During Rhizo14 there was some controversy about the relevance or otherwise of certain French philosophers. ‘Skimmers’ and others may have perfectly good reasons for neglecting them but in deep learning mode you take the time and trouble to read them in whatever detail is necessary to make an informed decision – even if you find French philosophers excruciatingly dull and boring!

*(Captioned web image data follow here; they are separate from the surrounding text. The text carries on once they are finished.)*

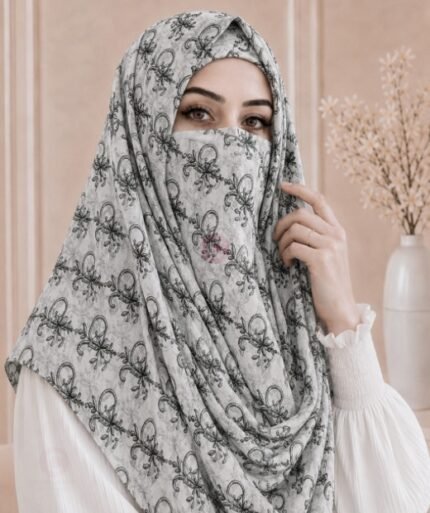 A woman wearing a Printed Misri hijab draped over the head and shoulders with attached Niqab. BY CLOTHIFYDOTPK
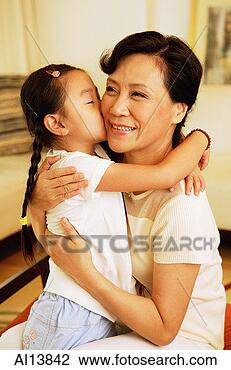 Stock Photo - granddaughter 
kissing grandmother. 
fotosearch - search 
stock photos, 
pictures, images, 
and photo clipart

Having taught engineering courses at a university for more years than I care to remember, I wonder how MOOCs can deal with deep learning in circumstances where it’s vitally important to demonstrate competence, understanding something all the way through as opposed to a superficial or ‘working’ knowledge? This is no elitist concern of interest only to PhD students or just Higher Education. A huge number of vocational courses are wholly or partly of this type – an electrician’s understanding of your wiring is just as vital as a brain surgeon’s! Teaching something to someone else is not a bad test of understanding (as many parents find out trying to help their kids with homework!) but what proportion of a MOOC’s participants could begin to teach or demonstrate real competence in the topics they study? For the typical mammoth xMOOC I would guess very few, particularly if they had little prior knowledge of the subject matter. I would also be surprised if many of those gaining current Statements of Accomplishment could demonstrate real understanding. (Anyone want me for a Philosophy 101 tutor on the basis of my Coursera Certificate?)

Deep learning can be very rewarding but it can also be time-consuming, not particularly interesting and hard work – as many budding PhD students find out all too quickly. Encouraging deep learning in MOOCs may not be so problematical given well-educated and motivated participants as in Rhizo14 and FutureEd but in the wider world where education may be prized more as a meal ticket rather than for its own sake, the traditional training course, ‘taught to the test’, is often viewed by students as little more than an irksome chore unrelated to real life. I’m unsure how MOOCs might be used to improve things but maybe a crucial first step would be to encourage interaction, almost any type of interaction, between connected participants before expecting anything like deep learning to happen. Rhizo14 certainly encouraged interaction and passionate learning. Interestingly, now I see that several enthusiastic Rhizo14 learners may be passing the ‘teacher test’ by taking over and extending the course themselves – way beyond its nominal 6 week period!